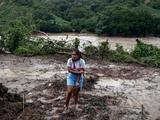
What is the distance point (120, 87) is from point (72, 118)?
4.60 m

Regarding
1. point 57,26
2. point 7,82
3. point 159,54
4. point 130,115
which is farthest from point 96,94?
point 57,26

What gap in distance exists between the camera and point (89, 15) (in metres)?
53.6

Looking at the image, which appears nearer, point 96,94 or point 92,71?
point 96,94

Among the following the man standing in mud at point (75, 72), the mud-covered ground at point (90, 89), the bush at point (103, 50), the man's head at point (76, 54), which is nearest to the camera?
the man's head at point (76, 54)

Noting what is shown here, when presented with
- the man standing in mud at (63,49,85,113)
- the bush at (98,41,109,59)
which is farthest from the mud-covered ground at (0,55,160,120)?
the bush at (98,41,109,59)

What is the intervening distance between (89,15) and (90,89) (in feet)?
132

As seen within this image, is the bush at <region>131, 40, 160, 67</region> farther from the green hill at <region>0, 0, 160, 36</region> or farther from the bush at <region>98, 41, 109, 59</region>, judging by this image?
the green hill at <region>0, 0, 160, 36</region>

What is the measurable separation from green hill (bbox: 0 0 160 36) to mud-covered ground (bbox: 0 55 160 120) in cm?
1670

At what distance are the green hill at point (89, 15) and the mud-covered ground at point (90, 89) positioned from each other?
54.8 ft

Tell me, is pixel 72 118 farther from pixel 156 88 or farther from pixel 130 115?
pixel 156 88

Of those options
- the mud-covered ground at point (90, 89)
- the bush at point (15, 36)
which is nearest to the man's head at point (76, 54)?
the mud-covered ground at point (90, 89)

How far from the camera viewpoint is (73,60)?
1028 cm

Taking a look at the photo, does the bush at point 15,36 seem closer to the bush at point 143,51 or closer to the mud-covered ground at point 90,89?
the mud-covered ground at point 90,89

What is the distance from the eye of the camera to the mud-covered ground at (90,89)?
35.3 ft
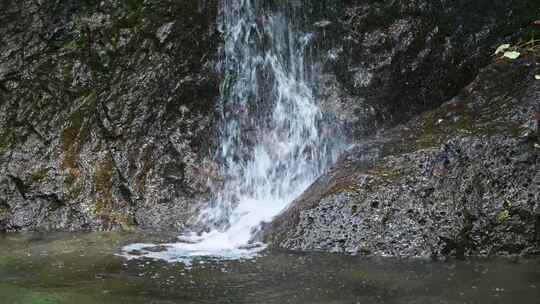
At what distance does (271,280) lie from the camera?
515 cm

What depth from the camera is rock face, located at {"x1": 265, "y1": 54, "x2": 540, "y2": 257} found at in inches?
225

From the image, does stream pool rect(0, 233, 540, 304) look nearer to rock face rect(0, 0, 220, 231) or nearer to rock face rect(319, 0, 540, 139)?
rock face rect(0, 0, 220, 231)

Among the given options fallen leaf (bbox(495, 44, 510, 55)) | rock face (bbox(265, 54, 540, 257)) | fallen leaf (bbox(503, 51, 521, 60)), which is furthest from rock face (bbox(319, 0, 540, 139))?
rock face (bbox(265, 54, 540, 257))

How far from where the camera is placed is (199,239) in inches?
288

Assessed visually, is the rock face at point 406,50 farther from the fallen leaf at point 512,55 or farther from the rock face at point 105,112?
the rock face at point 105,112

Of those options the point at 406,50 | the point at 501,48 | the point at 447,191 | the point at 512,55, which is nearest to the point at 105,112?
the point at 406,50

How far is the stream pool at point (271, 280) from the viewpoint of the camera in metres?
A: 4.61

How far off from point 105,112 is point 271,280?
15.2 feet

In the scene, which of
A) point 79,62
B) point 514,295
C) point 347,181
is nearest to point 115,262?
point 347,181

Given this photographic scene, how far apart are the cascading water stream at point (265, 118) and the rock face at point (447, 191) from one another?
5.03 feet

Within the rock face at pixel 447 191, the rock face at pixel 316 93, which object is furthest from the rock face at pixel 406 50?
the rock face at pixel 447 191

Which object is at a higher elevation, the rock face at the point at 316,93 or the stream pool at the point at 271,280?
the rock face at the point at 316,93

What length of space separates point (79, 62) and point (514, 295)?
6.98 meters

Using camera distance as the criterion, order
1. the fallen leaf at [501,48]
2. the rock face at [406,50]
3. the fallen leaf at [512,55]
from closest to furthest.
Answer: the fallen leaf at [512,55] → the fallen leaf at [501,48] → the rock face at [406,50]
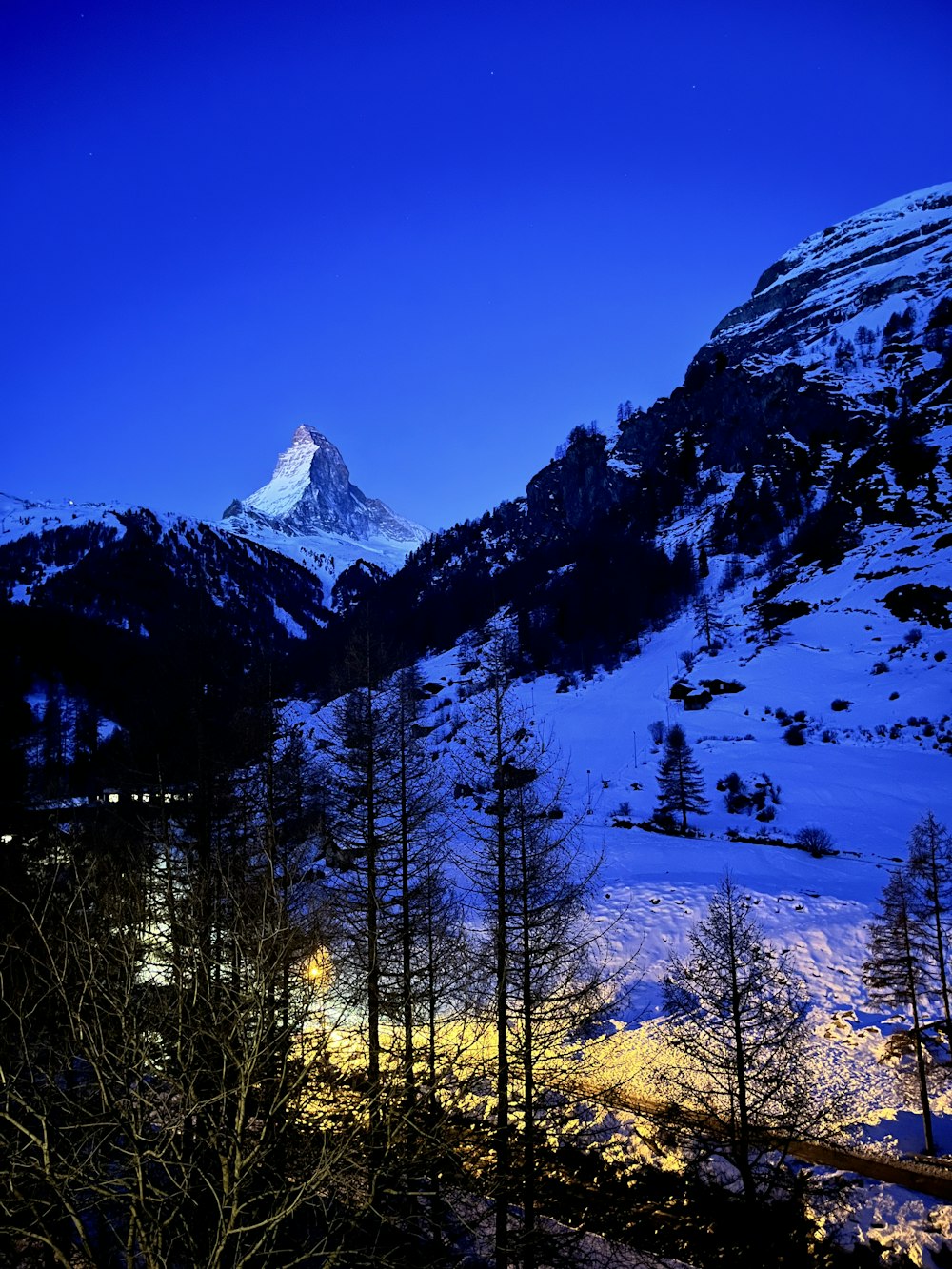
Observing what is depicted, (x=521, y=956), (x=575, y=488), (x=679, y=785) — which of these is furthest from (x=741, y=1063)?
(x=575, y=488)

...

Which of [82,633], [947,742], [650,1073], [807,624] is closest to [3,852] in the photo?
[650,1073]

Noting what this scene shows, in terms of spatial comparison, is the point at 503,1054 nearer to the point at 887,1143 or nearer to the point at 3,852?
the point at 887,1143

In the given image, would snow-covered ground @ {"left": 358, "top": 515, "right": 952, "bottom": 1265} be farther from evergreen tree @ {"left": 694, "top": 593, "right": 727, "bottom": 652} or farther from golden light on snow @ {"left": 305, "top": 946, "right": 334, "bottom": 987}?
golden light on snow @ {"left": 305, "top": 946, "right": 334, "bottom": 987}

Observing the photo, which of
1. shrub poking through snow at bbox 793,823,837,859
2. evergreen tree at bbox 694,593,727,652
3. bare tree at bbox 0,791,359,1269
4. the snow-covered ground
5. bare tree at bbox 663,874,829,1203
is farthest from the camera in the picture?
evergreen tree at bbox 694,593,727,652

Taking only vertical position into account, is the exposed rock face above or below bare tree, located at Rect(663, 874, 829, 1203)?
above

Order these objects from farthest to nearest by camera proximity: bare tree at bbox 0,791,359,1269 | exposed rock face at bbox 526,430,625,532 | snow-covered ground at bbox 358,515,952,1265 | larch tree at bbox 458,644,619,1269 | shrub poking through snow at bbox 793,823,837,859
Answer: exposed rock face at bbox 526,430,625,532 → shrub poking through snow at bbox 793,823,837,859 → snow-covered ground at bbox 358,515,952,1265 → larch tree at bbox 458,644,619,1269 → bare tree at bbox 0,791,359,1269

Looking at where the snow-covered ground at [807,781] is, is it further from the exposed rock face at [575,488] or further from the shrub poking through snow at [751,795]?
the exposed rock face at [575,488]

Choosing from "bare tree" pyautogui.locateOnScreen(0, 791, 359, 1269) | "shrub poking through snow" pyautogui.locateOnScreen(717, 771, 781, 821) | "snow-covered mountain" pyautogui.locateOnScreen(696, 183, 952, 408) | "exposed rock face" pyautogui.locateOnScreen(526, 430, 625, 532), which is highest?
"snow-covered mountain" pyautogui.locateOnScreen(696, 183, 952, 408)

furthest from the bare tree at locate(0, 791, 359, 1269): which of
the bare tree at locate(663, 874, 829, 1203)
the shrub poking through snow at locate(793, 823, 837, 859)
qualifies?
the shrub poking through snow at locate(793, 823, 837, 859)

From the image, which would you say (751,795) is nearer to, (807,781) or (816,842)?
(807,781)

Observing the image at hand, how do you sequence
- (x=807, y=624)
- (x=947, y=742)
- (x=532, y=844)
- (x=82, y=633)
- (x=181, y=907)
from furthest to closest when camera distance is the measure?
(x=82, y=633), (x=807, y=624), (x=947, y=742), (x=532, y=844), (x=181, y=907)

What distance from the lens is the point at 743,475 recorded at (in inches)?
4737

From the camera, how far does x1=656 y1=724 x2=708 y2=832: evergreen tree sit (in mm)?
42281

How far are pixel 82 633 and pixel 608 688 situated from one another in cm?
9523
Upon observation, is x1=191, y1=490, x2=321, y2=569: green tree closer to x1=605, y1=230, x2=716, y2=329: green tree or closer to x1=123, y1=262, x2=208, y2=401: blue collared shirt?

▶ **Aim**
Format the records between the lines holding "Which object is at" and "6.98 meters", inclusive, as a two-column CSV with the header record_text,answer and one row per record. Put each value in a single quoted field, replacing any line breaks with spaces.

▶ **Answer to this problem**
record_text,answer
"Which object is at a higher elevation, the rock face at the point at 316,93 or the stream pool at the point at 271,280?","the rock face at the point at 316,93"
"What length of space separates point (79, 62) and point (514, 295)?","6.98 meters"